### Exercise objective:
Rewrite every line in the part that opens with the line containing "Which is closest to (13,39)" and runs through the end of the lines, raising each coordinate in the answers by 128. Leave the pictures out.

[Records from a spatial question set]
*-*-*
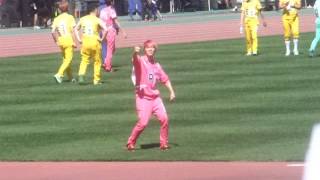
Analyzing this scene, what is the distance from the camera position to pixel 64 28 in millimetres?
21031

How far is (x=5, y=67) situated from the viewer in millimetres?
25719

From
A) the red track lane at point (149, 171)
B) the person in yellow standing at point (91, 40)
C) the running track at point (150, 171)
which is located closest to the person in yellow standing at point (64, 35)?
the person in yellow standing at point (91, 40)

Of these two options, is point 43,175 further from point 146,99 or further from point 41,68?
point 41,68

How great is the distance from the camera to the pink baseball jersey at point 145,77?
1131 centimetres

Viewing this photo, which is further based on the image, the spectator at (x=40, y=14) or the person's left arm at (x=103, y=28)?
the spectator at (x=40, y=14)

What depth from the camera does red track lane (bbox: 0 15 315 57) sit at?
110ft

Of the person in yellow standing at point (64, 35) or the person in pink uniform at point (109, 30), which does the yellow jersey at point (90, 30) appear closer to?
the person in yellow standing at point (64, 35)

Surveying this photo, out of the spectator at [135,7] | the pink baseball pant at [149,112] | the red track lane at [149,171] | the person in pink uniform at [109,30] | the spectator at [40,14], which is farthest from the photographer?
the spectator at [135,7]

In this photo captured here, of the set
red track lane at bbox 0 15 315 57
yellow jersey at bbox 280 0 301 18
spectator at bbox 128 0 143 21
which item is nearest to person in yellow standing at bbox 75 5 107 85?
yellow jersey at bbox 280 0 301 18

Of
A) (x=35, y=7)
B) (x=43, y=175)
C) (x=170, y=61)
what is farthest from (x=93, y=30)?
(x=35, y=7)

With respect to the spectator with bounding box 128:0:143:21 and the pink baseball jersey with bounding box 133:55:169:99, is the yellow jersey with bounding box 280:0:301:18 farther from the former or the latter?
the spectator with bounding box 128:0:143:21

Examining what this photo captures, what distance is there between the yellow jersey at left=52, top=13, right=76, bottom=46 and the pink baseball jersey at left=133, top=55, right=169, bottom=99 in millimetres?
9798

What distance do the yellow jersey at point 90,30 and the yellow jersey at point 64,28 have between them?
0.62 metres

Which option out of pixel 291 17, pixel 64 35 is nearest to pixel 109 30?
pixel 64 35
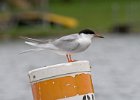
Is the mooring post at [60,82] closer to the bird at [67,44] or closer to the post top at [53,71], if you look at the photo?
the post top at [53,71]

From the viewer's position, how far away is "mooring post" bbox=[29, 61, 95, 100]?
897cm

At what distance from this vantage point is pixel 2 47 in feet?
123

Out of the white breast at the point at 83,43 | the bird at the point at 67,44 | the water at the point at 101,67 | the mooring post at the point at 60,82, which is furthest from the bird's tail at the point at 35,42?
the water at the point at 101,67

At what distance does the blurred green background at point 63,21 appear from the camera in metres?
40.0

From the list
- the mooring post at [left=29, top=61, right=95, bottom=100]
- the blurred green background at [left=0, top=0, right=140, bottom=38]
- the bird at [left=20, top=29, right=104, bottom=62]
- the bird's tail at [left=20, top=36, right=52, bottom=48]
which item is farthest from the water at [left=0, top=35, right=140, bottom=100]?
the mooring post at [left=29, top=61, right=95, bottom=100]

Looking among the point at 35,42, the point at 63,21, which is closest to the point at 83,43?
the point at 35,42

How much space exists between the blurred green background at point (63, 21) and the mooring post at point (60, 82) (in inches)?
1147

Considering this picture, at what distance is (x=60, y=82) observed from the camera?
898 centimetres

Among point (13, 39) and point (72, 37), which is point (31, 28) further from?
point (72, 37)

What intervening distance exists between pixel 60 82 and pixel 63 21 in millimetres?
32945

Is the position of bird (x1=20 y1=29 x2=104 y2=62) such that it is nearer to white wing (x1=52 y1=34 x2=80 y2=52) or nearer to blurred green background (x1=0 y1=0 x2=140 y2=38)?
white wing (x1=52 y1=34 x2=80 y2=52)

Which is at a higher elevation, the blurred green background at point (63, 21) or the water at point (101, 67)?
the blurred green background at point (63, 21)

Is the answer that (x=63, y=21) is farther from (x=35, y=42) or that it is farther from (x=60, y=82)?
(x=60, y=82)

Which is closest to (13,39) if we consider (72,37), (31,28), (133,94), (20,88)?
(31,28)
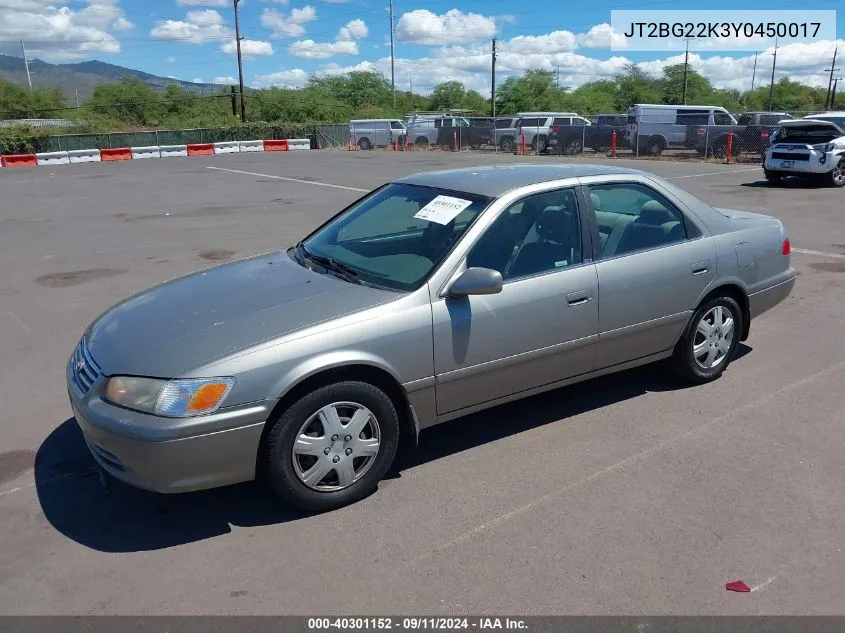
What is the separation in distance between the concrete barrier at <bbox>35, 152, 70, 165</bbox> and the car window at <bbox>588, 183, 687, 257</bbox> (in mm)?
*-*-*
### Result:
Which is closest to (13,39) if we consider (72,37), (31,28), (133,94), (20,88)?
(159,156)
What is the separation in distance between the concrete barrier at <bbox>35, 152, 70, 165</bbox> and the car window at <bbox>588, 183, 687, 257</bbox> (in mm)?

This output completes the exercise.